Written exercise = Copy out the listing below word for word, from the line that contains "Comparing the folded" through the end of the listing.

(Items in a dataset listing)
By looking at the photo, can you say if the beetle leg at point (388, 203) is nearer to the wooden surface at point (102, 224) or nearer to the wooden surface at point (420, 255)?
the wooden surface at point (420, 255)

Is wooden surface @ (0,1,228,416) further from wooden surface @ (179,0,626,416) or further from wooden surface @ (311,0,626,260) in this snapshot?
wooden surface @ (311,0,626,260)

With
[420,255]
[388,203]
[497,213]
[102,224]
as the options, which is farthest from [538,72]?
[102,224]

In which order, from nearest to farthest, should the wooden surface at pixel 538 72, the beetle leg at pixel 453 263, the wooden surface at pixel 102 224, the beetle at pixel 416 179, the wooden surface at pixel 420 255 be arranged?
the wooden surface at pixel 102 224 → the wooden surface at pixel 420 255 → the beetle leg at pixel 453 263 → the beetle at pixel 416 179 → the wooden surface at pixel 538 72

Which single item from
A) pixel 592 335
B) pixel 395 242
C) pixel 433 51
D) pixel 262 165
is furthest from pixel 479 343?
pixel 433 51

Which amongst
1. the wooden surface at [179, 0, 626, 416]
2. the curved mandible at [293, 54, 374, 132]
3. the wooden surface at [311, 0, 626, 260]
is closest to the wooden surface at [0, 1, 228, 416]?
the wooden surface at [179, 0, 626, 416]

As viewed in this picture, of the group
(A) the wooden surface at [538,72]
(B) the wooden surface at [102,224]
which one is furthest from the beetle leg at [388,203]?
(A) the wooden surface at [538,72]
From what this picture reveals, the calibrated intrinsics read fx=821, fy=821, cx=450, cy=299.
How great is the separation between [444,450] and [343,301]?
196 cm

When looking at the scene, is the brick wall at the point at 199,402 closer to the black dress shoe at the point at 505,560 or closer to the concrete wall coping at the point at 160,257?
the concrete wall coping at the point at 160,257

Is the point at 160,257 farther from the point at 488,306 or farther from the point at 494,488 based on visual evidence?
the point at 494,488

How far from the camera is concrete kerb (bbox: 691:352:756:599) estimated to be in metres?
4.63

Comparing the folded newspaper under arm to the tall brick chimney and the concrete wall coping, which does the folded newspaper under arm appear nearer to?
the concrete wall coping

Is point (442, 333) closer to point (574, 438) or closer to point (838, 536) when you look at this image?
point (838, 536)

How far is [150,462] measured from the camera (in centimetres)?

Correct response =
Comparing the folded newspaper under arm to the tall brick chimney and the concrete wall coping, which does the folded newspaper under arm appear nearer to?
the concrete wall coping

Is point (442, 333) closer to point (574, 438) or closer to point (838, 536) when you look at this image?
point (838, 536)

How far is [150,462] measured from the camera (in centimetres)?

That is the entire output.